◆ List of tasks
(1) In the code question, what kind of application is the excerpt from?
(2) Extract every line of the entries that contains the word "boxes", treating uppercase and lowercase as different.

----- Passage shown -----

2

This is an excerpt of code from a music tuner application. A byte[] array is created, audio data is read into the buffer arrays, and then the for loop iterates through buffer and combines the values at indices n,n+1, to create an array of 16-bit numbers that is half the length.

byte[] buffer = new byte[2*1200];
targetDataLine.read(buffer, 0, buffer.length)
for ( int i = 0; i < n; i+=2 ) { 
    int value = (short)((buffer[i]&0xFF) | ((buffer[i+1]&0xFF) << 8)); //**Don't understand**
    a[i >> 1] = value; 
}

So far, what I have is this:

  • From a different SO post, I learned that every byte being stored in a larger type must be & with 0xFF, due to its conversion to a 32-bit number. I guess the leading 24 bits are filled with 1s (though I don't know why it isn't filled with zeros... wouldn't leading with 1s change the value of the number? 000000000010 (2) is different from 111111110010 (-14), after all.), so the purpose of 0xff is to only grab the last 8 bits (which is the whole byte).

----- Input -----

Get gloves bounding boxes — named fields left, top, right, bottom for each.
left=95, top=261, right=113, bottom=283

-----
----- Input -----

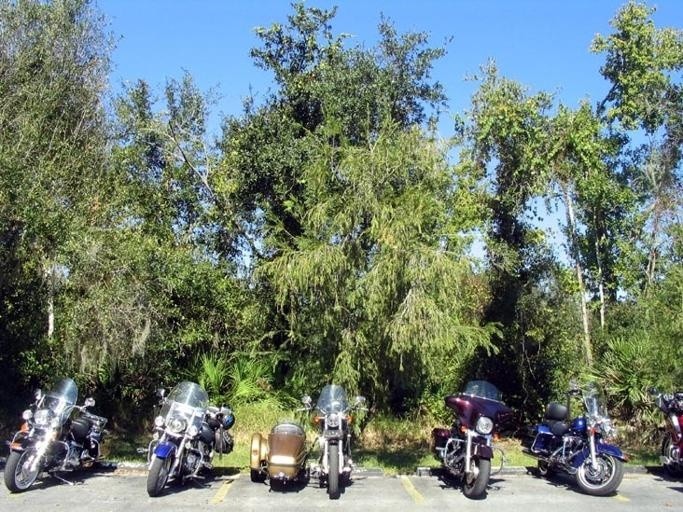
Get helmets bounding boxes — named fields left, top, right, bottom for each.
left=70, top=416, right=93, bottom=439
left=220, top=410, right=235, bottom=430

-----

◆ Task results
(1) A music tuner application.

(2)
Get gloves bounding boxes — named fields left, top, right, bottom for each.
Get helmets bounding boxes — named fields left, top, right, bottom for each.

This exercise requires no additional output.